# Passage
From Democratic presidential candidate Joe Biden discussing his record on civil rights and race to President Donald Trump navigating the fallout of his Twitter attack against four congresswomen of color, the rebuttal to criticism of such behavior is often identical: “I don’t have a racist bone in my body.”
When a racist idea is challenged, says Ibram X. Kendi, director of AU’s Antiracist Research and Policy Center, denial tends to follow.
“If we’re defining racist as a fixed category—as a label that can never be removed, an evil person, a white supremacist—then typically most people are going to want to distance themselves from that,” Kendi explains. But the fact is, “You often have well-meaning people who are [espousing] or supporting racism or being racist. [Thus] I’m arguing we should be defining racist as a descriptive term.”
In his new book, How to Be an Antiracist, Kendi contends there is no middle ground when it comes to racism—but rather a series of day-by-day, moment-by-moment choices that can be described as either racist or antiracist.
“One either endorses the idea of a racial hierarchy as racist or racial equality as an antiracist,” he writes. “One either believes problems are rooted in groups of people, as a racist, or locates the roots of problems in power and policies, as an antiracist. One either allows racial inequities to persevere, as a racist, or confronts racial inequities, as an antiracist.”
Hailed by the New York Times as “the most courageous book to date on the problem of race in the Western mind,” Kendi’s “stunner of a book” landed at number two on the paper’s best seller list after its August release. How to Be an Antiracist serves as a natural follow-up to Stamped from the Beginning, Kendi’s 2016 National Book Award-winning work about the history of racist ideas. While touring for Stamped, he discovered audiences wanted to learn what they could do to counter racism in their daily lives.
A good start is ditching denial and embracing admission, acknowledgement, and reflection—what Kendi’s coined the “heartbeat of antiracism.”
“Self-criticism is essential, largely because many people have been raised to be racist. That is the norm, and it’s almost like an addiction,” says the 2019 Guggenheim Fellow. “When we begin to say, ‘I’m going to move past this addiction,’ it has to be demonstrative and it has to bean everyday process.”

# What you should do
Repeat word for word the section of the passage on Ibram X. Kendi that opens with "From Democratic presidential" and closes with "tends to follow.".

(Items contained in a dataset)
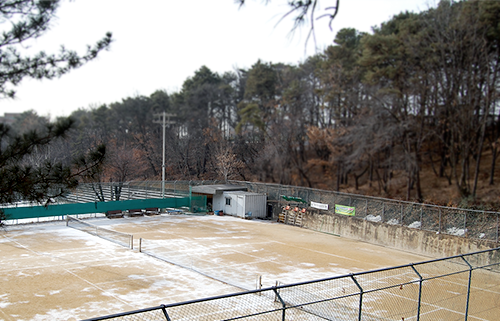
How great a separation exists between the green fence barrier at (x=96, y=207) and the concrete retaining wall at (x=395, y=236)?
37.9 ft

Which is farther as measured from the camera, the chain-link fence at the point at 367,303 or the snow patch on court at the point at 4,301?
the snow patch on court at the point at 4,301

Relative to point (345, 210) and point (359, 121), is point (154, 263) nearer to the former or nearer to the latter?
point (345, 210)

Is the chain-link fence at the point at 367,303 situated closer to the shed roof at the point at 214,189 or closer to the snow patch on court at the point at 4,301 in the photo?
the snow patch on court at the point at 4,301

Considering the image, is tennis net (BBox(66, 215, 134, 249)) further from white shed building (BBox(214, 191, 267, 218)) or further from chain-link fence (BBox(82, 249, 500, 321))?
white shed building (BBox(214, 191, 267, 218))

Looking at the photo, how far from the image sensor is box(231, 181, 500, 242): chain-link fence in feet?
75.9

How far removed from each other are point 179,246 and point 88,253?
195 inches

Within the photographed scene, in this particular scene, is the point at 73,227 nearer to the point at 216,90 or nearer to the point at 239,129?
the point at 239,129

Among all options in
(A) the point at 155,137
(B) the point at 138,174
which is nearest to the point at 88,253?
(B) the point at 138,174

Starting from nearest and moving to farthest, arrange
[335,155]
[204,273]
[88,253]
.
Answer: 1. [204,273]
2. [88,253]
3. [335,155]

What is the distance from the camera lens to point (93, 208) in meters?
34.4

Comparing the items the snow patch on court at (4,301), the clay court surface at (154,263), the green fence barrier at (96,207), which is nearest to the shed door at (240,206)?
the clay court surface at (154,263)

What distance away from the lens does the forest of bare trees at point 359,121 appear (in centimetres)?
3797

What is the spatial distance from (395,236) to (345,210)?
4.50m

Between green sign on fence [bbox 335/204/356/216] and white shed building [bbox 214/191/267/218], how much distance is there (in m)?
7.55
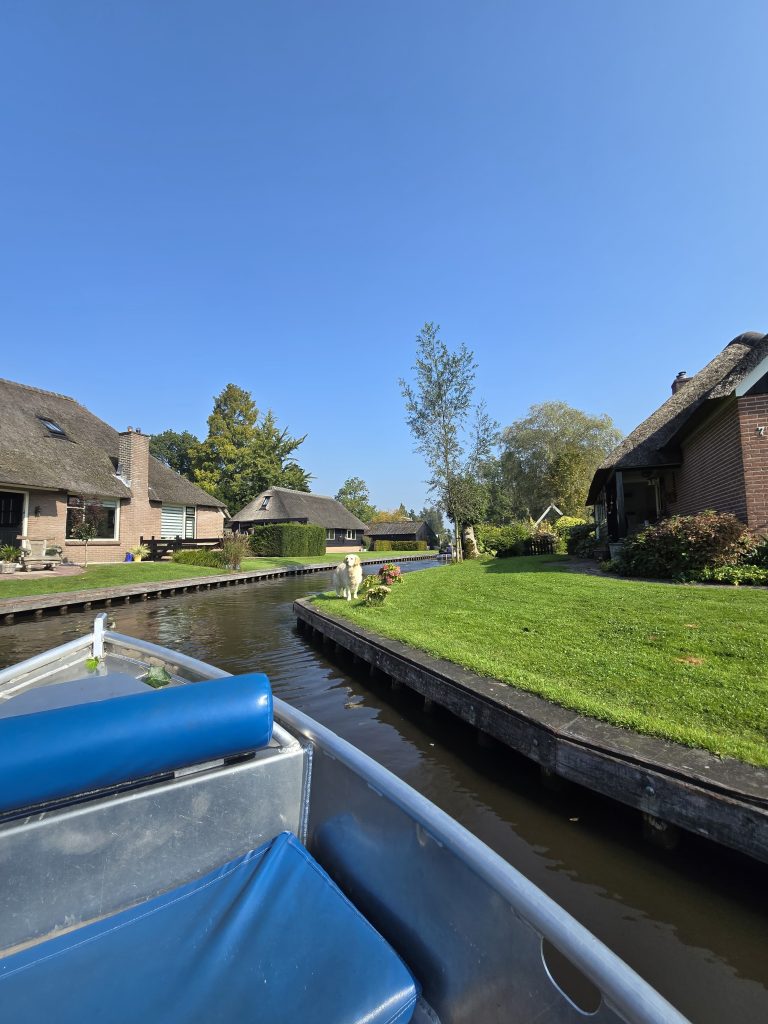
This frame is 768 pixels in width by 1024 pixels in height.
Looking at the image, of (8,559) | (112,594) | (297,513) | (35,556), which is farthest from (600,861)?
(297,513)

* * *

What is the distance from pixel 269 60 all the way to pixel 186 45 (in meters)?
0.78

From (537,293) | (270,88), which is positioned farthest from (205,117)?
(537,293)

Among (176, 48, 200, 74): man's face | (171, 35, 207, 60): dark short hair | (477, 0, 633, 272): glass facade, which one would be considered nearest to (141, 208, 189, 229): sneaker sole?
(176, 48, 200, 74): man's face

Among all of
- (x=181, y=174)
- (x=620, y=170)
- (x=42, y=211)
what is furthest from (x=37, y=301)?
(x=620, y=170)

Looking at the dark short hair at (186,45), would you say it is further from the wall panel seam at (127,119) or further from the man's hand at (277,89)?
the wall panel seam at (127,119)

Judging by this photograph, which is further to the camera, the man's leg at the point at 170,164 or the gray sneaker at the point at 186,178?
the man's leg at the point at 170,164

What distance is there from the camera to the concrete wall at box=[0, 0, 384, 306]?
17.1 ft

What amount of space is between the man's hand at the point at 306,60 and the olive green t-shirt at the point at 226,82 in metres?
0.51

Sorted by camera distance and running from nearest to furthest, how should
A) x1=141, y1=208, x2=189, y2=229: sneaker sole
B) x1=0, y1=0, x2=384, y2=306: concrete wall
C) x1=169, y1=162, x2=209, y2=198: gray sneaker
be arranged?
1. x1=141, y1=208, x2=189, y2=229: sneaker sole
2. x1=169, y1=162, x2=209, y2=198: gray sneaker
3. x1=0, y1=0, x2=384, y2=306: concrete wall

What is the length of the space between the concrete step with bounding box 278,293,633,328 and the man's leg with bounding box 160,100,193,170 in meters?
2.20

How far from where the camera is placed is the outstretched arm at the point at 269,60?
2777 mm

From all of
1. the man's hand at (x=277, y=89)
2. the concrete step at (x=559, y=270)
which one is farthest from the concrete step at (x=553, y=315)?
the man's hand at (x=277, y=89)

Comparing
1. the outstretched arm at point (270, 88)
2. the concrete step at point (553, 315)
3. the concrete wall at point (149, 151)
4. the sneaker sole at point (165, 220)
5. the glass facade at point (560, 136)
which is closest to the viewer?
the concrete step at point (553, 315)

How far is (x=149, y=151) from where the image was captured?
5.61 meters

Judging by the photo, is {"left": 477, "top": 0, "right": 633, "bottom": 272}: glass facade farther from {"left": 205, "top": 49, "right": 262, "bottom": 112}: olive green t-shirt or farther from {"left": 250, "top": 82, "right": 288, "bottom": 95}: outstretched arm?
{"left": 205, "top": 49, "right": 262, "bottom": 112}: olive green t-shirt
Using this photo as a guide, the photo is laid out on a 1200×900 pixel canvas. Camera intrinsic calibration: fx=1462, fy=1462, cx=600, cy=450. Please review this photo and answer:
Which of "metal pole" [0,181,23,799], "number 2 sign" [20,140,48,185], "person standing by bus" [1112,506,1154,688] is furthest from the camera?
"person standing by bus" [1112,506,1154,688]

# Response area
From Democratic presidential candidate Joe Biden discussing his record on civil rights and race to President Donald Trump navigating the fallout of his Twitter attack against four congresswomen of color, the rebuttal to criticism of such behavior is often identical: “I don’t have a racist bone in my body.”
When a racist idea is challenged, says Ibram X. Kendi, director of AU’s Antiracist Research and Policy Center, denial tends to follow.